EXERCISE
Pick up the passage on the Desert Trail Association and its proposed trail after its final sentence, and write one more paragraph.

PAGE EXCERPT
========
The Desert Trail Association formed in 1972 in Burns OR by Pangelly. He began ceaselessly writing letters to congressmen and officials at the USFS and the BLM, along with letters to wildlife and recreational groups, and conservation and hiking groups. Enthusiasm built and a year later, along with public land managers, the DTA scouted and hiked the first 30m of the DT from Diamond Craters to the Steens Mountains in southeastern Oregon. Pengelly's dream had legs. The proposed route described high desert peaks and barren yet brushy basins stretching from Southern California to northwestern Nevada. old stands of pinyons, ancient bristlecones and mountain mahogany stood watch over carpeted basins. Alkaline flats shimmered in the distance, the trail stumbled upon oases and thermal hot springs in random and remote locations, even shallow lakes squawking with waterfowl are abundant. The desert changes crossing volcanic lava fields, skirts craters and tip-toes over abrupt escarpments. Even water flows in some areas and you wonder while you pass old mining camps and caves, tramping near ancient indian camps and finding fossils and arrowheads, who survived here, thrived here so long ago.
========
SOURCE DATA
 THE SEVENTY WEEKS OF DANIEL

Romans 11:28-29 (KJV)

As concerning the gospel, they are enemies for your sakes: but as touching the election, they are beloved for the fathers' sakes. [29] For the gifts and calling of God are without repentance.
========
WRITTEN ANSWER
Interest ran high, but little was done in implementing the route further than a route description. Legislation even introduced to Congress in 1973 and 1975 to become a NST became unsuccessful. But that didn't stop the DTA from trying to keep establishing the DT corridor and route. Over a period of years the DTA began devloping and scouting routes in California and Nevada, with the section north from Diamond Craters in Oregon to and through Idaho and up into Canada never scouted or walked. Individuals of the DTA kept the vision alive and painstakingly placed cairns in lonesome ridges or plotted routes on maps or walked seldom-seen drainages and braved the lack of water and heat to do so.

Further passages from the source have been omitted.